A nova promotora eleitoral, Maria Lúcia Figueiredo Moreira, assumiu o cargo no último sábado, no lugar do promotor Valclir Natalino da Silva, após doze meses no exercício da função. Ela foi indicada pelo Ministério Público, segundo a lista de antigüidade na comarca, e seu mandato também será de um ano.

Ontem foi seu primeiro dia de trabalho, e Maria Lúcia ainda não teve tempo de ler a ação proposta pelo Ministério Público na última sexta-feira, contra o prefeito de Curitiba, Cássio Taniguchi (PFL), e seu vice, Beto Richa (PSDB), que são acusados de abuso do poder econômico durante a campanha à reeleição em 2000. “Eu assumi no sábado e ainda não tenho conhecimento do processo. Mas o trabalho feito pelo meu colega terá sua seqüência normal. Vou me inteirar e atuar no caso”, garante. Maria Lúcia lembra que agora o andamento do processo depende do juiz eleitoral, e não mais do Ministério Público. “Uma vez proposta a ação ela tem continuidade normal. A seqüência agora está nas mãos do Judiciário. Cabe ao juiz se pronunciar sobre o caso”, diz.

O promotor Valclir Natalino da Silva considerou positivo o período em que atuou como promotor eleitoral. “Era para ser um ano sem muito trabalho, porque não era um período eleitoral.

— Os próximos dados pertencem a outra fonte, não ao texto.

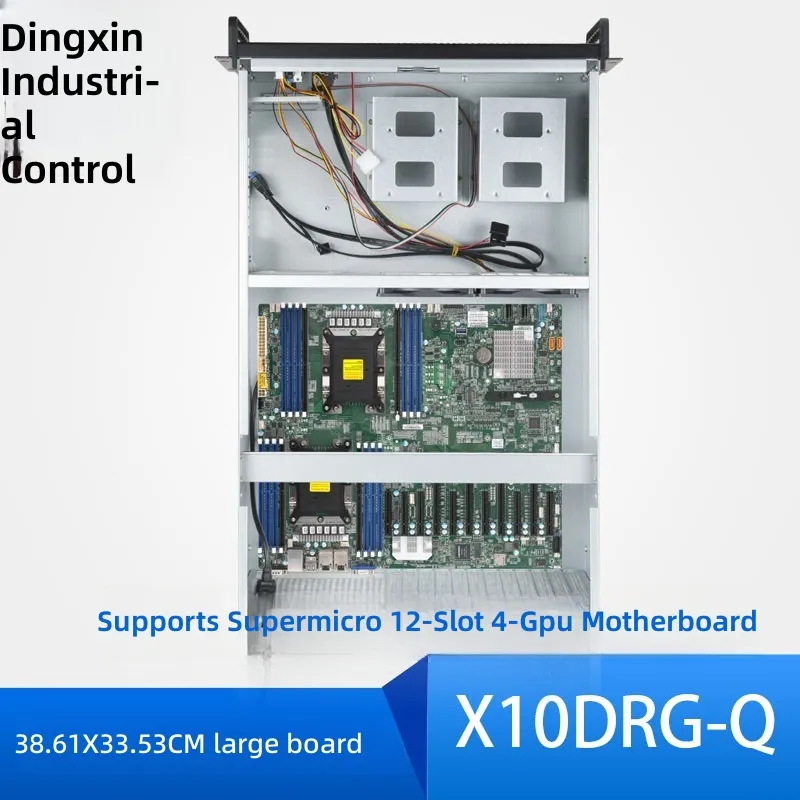 4U Rack Chassis 12 Slot Multi  - Server Gpu Chassis 4U recension och pris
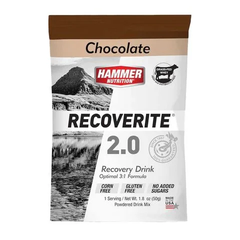 Sữa phục hồi cơ bắp Hammer Nutrition Recoverite - Giảm đau nhức sau khi tập luyện, xây cơ hiệu quả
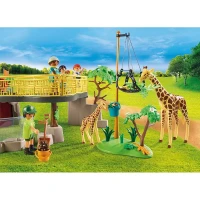 Playmobil Family Fun Avventure allo Zoo 71190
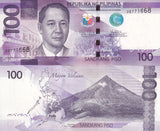 Philippines 100 Piso 2015A P 222a UNC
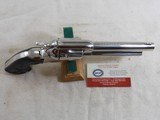 Colt Third Generation Single Action Army In Rare 38-40 With Nickle Finish New In Box - 10 of 16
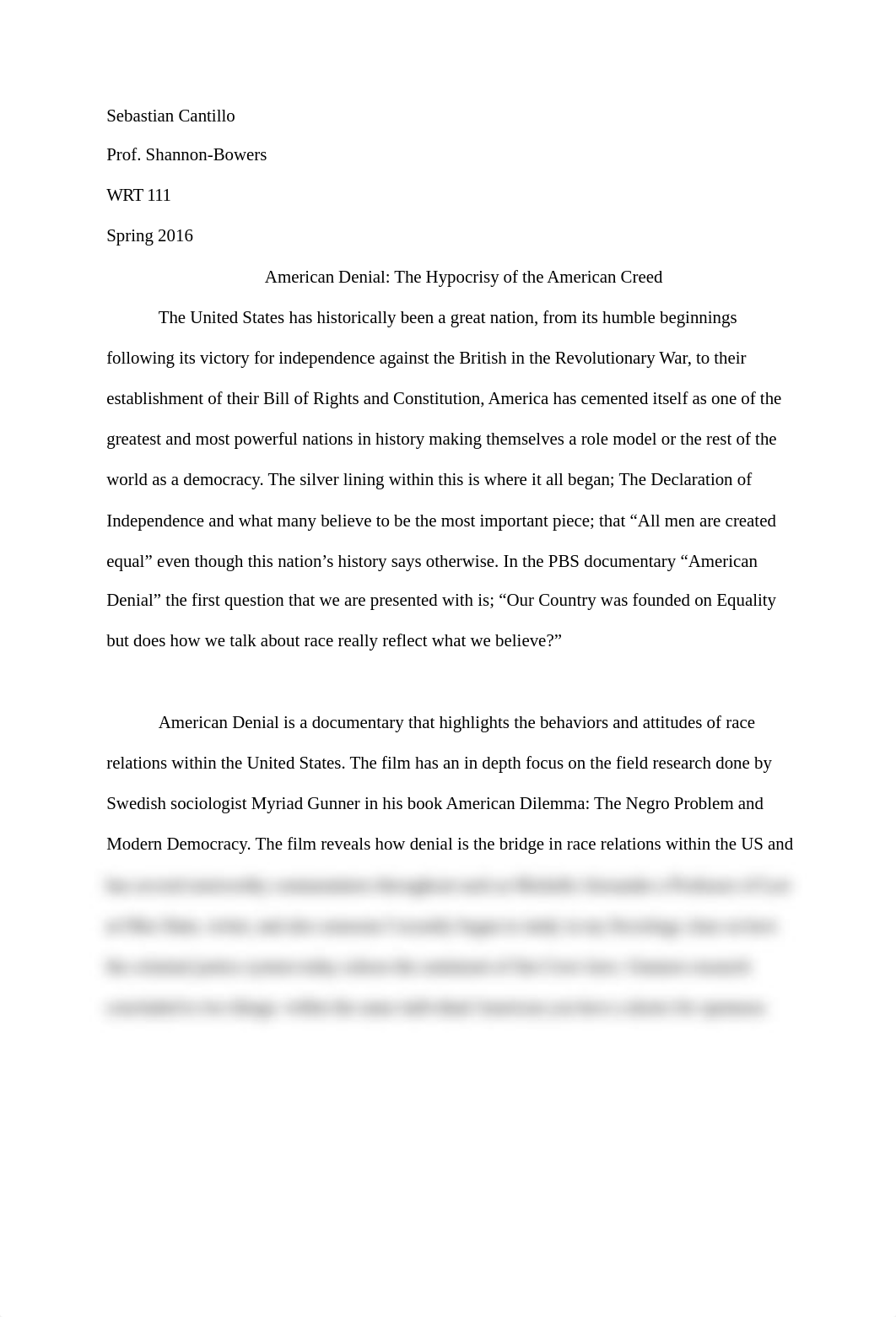 American Denial-Film Critique.docx_dtgv0muj155_page1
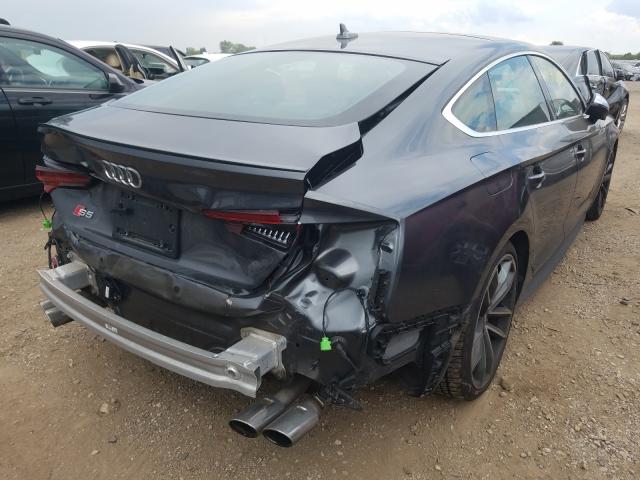 2018 AUDI S5 PRESTIG WAUC4CF54JA104103
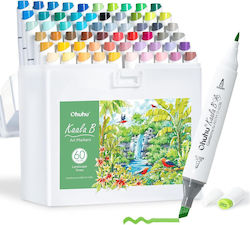 Ohuhu Kaala Landscape Tones Drawing Markers Alc...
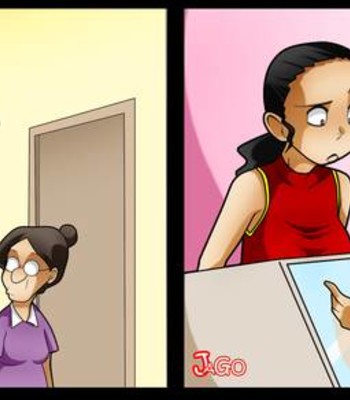 Living with HipsterGirl and GamerGirl comic porn sex 23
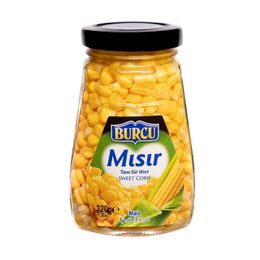 Burcu 320 gr Kavanoz Taze Süt Mısır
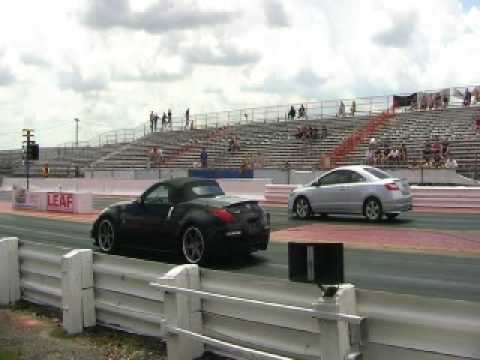 13 sec Nissan 350Z Rag Top!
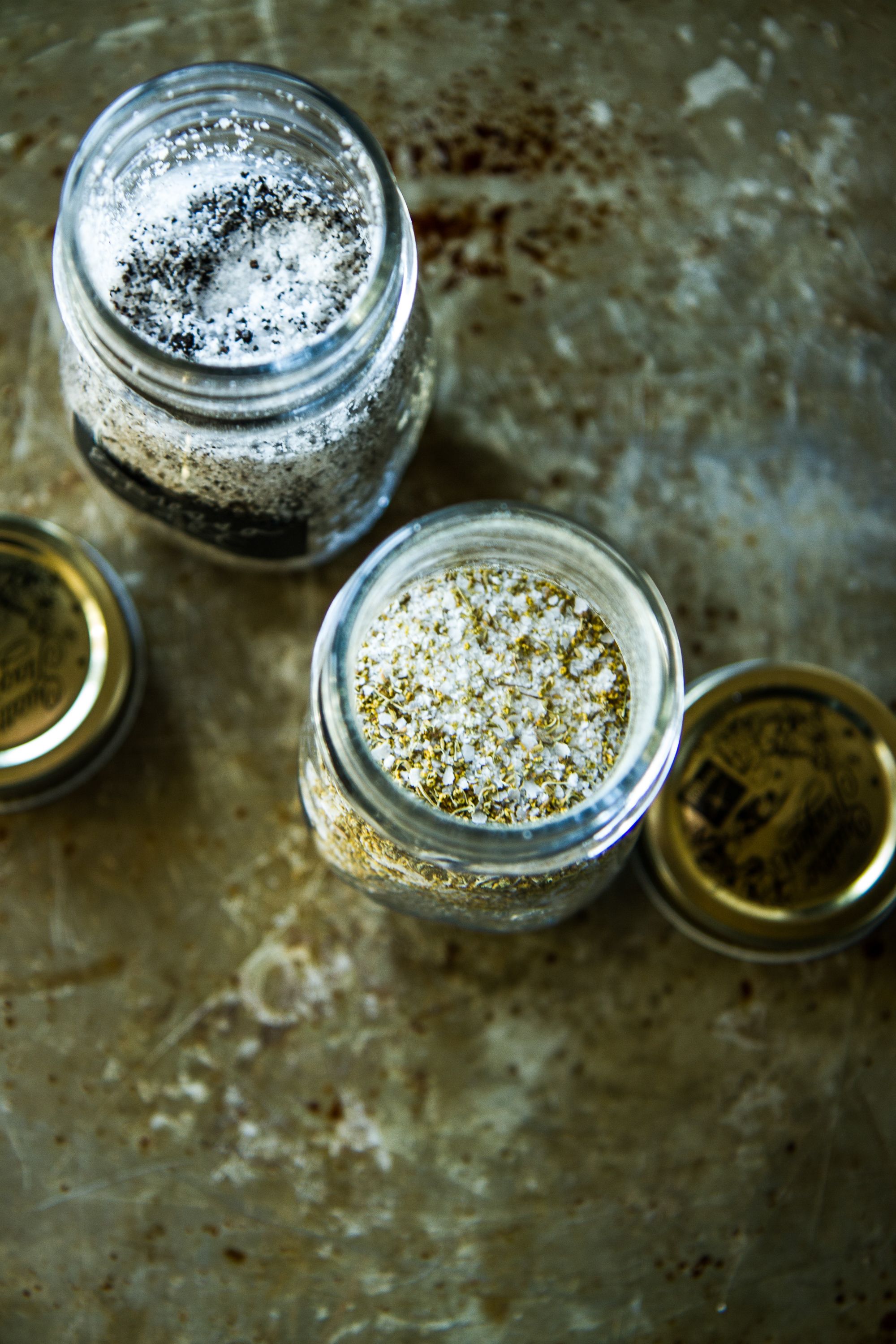 4 Flavored Salt Recipes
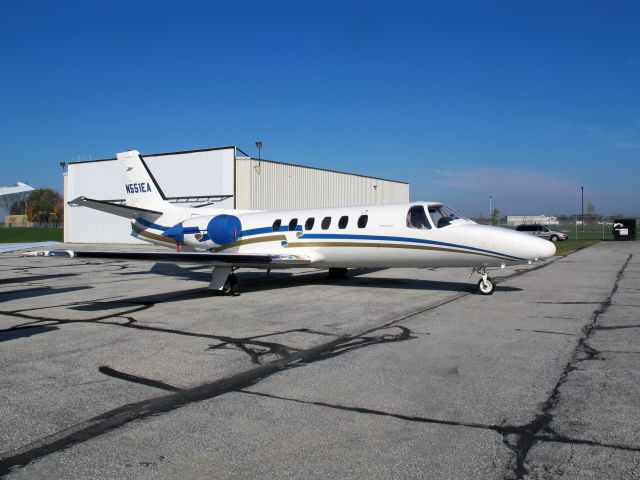 Cessna 551 Citation 2SP (N551EA)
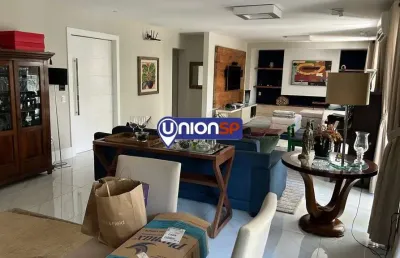 Apartamento com 4 quartos à venda na Avenida Jurucê, Moema, São Paulo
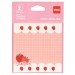 Блок для заметок с липким слоем, 76х76, 30 л А041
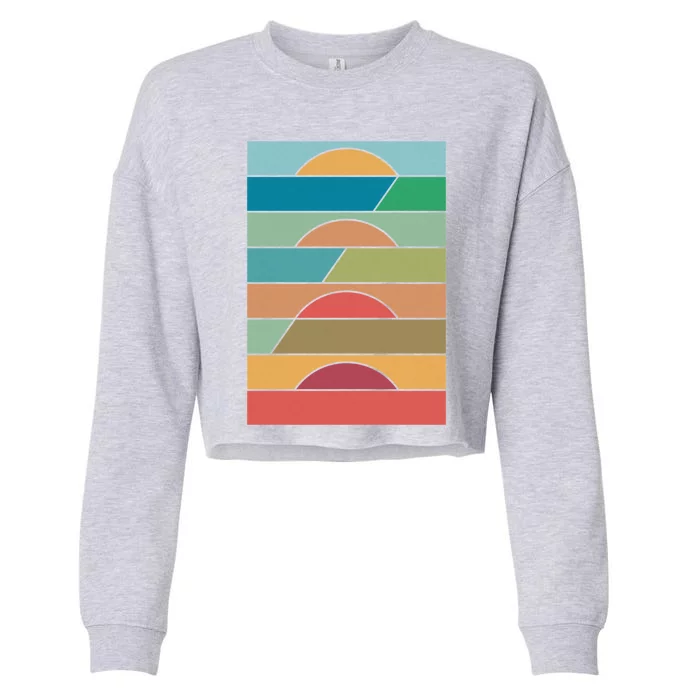 4 Degrees Cropped Pullover Crew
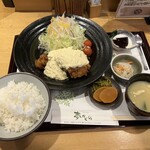 夢かぐら - チキン南蛮定食(1,580円)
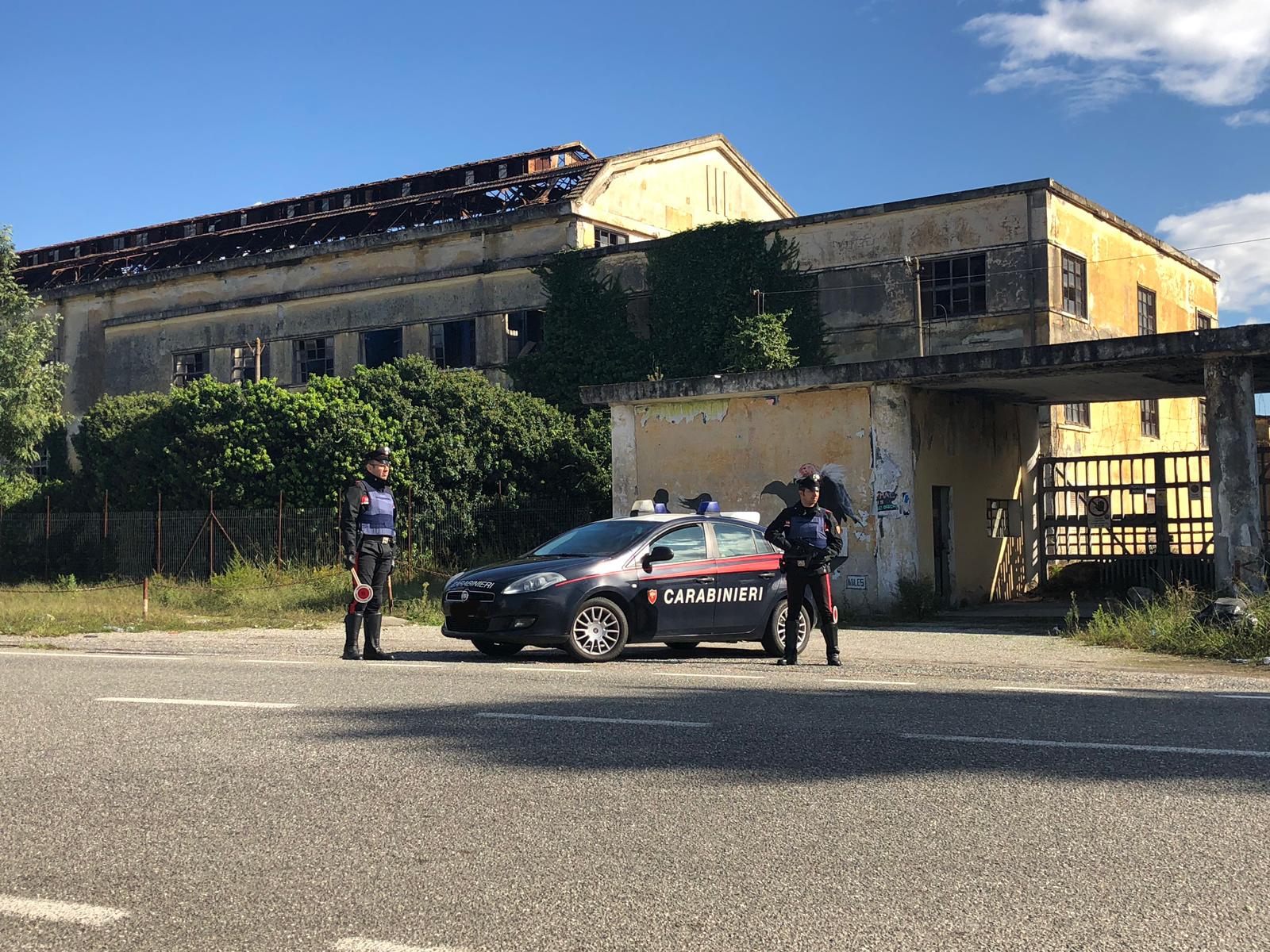 carabinieri lamezia terme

Mas primeiro a Justiça Eleitoral baixou as contas de campanha das eleições de 2000 para nossa conferência, uma a uma. Depois surgiu a denúncia de um caixa 2, o que fez com que tivéssemos que fazer um recurso contra a decisão que aprovou a prestação de contas. Esse recurso está até hoje pendente, ainda não foi julgado”, lembra.

“Foi um período muito trabalhoso, mas tudo o que estava a meu alcance, dentro do princípio da legalidade, foi feito.” Silva continua como promotor do Ministério Público Estadual, atuando como titular na 2.ª Vara da Fazenda Pública.